Best params (StratifiedKFold): {'max_depth': 5, 'min_samples_split': 2, 'min_samples_leaf': 1} | Mean CV Acc: 0.9280


## 4) Group K-Fold cross-validation hyperparameter search

**GroupKFold** ensures that the same group never appears in both train and validation within the same fold.  
These toy datasets don't come with groups, so we **simulate** them by assigning every few consecutive rows to the same group.


In [39]:
from sklearn.model_selection import GroupKFold

# Simulate groups so that samples that share a group never leak across folds
# Ensure there are at least as many groups as folds
group_size = 3  # tweakable
groups = np.arange(len(X)) // group_size

gkf = GroupKFold(n_splits=5)

best_params_gkf = None
best_cv_acc_gkf = -1.0

for params in params_list:
    fold_accs = []
    for fold, (train_idx, test_idx) in enumerate(gkf.split(X, y, groups=groups), start=1):
        X_train, X_valid = X.iloc[train_idx], X.iloc[test_idx]
        y_train, y_valid = y.iloc[train_idx], y.iloc[test_idx]
        
        model = DecisionTreeClassifier(random_state=42, **params)
        model.fit(X_train, y_train)
        pred = model.predict(X_valid)
        acc = accuracy_score(y_valid, pred)
        fold_accs.append(acc)
    mean_acc = float(np.mean(fold_accs))
    if mean_acc > best_cv_acc_gkf:
        best_cv_acc_gkf = mean_acc
        best_params_gkf = params

print(f"Best params (GroupKFold): {best_params_gkf} | Mean CV Acc: {best_cv_acc_gkf:.4f}")
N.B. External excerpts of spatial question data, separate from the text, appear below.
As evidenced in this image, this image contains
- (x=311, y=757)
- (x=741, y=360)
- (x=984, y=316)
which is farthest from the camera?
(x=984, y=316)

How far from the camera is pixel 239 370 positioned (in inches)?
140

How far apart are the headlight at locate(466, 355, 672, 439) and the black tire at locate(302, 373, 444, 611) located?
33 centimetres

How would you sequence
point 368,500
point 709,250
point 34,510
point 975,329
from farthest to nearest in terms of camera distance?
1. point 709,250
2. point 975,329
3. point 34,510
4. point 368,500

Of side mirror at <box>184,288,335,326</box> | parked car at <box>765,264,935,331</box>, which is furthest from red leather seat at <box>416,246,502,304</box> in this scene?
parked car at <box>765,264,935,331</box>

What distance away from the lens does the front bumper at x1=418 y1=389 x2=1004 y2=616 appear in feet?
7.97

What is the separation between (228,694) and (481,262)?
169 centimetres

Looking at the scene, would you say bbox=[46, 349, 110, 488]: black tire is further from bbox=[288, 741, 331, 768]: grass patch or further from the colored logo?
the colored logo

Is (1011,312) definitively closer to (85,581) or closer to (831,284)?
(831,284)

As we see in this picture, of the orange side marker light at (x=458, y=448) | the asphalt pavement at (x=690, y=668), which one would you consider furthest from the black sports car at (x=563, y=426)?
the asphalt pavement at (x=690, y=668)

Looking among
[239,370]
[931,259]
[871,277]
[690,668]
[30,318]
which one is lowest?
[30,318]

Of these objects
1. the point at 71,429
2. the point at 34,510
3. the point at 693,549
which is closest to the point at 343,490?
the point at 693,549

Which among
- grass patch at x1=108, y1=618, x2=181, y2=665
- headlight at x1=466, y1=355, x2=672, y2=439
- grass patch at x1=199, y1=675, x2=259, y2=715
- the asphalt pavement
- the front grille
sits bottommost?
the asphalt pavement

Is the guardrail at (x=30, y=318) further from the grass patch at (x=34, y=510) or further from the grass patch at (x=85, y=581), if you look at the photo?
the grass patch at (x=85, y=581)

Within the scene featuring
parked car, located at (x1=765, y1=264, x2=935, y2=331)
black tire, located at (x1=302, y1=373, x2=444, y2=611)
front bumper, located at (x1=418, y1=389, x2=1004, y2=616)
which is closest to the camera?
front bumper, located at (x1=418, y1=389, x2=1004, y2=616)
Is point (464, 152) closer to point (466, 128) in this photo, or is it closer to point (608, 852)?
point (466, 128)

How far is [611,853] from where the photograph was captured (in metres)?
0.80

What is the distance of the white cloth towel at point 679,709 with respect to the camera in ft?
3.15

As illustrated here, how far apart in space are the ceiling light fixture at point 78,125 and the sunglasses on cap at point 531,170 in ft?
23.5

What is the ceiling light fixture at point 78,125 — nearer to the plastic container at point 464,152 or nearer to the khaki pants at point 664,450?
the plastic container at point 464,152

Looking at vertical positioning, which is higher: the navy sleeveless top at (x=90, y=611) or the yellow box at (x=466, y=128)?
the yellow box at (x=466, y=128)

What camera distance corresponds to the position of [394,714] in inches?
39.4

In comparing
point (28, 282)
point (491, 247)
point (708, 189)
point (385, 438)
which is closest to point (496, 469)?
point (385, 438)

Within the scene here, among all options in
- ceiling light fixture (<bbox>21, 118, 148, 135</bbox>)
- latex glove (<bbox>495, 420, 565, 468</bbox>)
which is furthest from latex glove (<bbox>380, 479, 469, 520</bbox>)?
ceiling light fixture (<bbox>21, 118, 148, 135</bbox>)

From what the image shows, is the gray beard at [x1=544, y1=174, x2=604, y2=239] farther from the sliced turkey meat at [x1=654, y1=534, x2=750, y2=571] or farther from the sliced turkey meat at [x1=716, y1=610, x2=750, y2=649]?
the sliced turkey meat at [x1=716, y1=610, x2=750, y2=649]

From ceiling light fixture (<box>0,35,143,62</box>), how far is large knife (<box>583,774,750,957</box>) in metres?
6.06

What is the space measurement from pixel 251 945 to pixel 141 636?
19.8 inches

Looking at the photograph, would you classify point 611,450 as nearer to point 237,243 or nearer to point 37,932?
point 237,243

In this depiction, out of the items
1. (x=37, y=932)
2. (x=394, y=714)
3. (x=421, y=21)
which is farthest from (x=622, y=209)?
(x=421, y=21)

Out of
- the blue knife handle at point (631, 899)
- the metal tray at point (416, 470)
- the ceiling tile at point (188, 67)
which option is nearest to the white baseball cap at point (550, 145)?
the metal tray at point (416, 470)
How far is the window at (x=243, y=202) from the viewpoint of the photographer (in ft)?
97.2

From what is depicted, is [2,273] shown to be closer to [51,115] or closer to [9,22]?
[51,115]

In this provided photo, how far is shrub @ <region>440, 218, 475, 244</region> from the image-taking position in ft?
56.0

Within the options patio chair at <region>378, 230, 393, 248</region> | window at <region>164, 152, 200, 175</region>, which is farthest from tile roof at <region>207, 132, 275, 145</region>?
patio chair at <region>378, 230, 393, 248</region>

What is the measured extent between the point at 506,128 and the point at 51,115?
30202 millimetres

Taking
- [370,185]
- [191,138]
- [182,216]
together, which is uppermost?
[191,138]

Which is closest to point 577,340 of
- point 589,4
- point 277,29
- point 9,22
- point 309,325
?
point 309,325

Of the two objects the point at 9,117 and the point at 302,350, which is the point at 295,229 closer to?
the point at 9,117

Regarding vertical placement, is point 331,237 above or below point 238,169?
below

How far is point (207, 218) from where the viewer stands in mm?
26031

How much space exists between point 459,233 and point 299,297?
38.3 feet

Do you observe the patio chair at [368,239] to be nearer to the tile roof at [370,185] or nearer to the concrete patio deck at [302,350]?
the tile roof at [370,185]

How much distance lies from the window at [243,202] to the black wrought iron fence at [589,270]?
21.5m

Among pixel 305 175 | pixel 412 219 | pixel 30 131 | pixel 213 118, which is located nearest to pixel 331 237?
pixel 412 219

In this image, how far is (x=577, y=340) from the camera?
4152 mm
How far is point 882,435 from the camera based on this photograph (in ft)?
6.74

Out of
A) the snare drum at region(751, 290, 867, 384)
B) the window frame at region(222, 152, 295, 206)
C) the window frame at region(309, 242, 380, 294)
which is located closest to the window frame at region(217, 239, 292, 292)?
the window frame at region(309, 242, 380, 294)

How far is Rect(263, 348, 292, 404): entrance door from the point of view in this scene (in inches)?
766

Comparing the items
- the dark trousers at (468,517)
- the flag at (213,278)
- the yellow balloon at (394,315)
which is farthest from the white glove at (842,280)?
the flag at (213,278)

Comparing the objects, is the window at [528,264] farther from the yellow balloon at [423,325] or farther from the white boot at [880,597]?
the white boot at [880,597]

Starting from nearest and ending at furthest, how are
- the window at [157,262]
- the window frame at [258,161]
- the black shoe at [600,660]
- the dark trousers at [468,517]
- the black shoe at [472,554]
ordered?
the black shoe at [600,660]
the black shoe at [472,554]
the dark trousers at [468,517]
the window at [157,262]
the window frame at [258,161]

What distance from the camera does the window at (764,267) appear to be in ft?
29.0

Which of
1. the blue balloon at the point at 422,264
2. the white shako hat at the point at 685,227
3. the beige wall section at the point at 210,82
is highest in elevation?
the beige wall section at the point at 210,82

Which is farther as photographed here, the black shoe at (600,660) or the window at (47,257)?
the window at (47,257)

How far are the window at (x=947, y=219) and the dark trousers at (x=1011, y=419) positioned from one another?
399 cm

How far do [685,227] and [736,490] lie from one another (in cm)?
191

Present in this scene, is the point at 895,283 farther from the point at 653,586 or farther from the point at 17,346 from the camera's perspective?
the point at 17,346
Best params (GroupKFold): {'max_depth': 5, 'min_samples_split': 5, 'min_samples_leaf': 2} | Mean CV Acc: 0.9279


In [40]:
# Summary of best results for this dataset
summary_rows = [
    {"method": "Train/Test + small Val", "best_params": best_params_tt, "score": float(best_val_acc_tt), "note": "Validation accuracy (not test) used for model selection"},
    {"method": "KFold", "best_params": best_params_kf, "score": float(best_cv_acc_kf), "note": "Mean CV accuracy"},
    {"method": "StratifiedKFold", "best_params": best_params_skf, "score": float(best_cv_acc_skf), "note": "Mean CV accuracy"},
    {"method": "GroupKFold", "best_params": best_params_gkf, "score": float(best_cv_acc_gkf), "note": "Mean CV accuracy"},
]
summary_df = pd.DataFrame(summary_rows)
summary_df


Unnamed: 0,method,best_params,score,note
0,Train/Test + small Val,"{'max_depth': None, 'min_samples_split': 2, 'm...",0.929825,Validation accuracy (not test) used for model ...
1,KFold,"{'max_depth': 5, 'min_samples_split': 5, 'min_...",0.945521,Mean CV accuracy
2,StratifiedKFold,"{'max_depth': 5, 'min_samples_split': 2, 'min_...",0.927993,Mean CV accuracy
3,GroupKFold,"{'max_depth': 5, 'min_samples_split': 5, 'min_...",0.927899,Mean CV accuracy


## Tips
- On **small datasets**, many parameter settings will look similar. That's normal.
- **StratifiedKFold** is usually better than plain KFold for classification, especially with imbalanced classes.
- **GroupKFold** is essential when you have **leakage risk** across related samples (e.g., multiple records from one patient or user).

Try changing the hyperparameter grid to see how results move.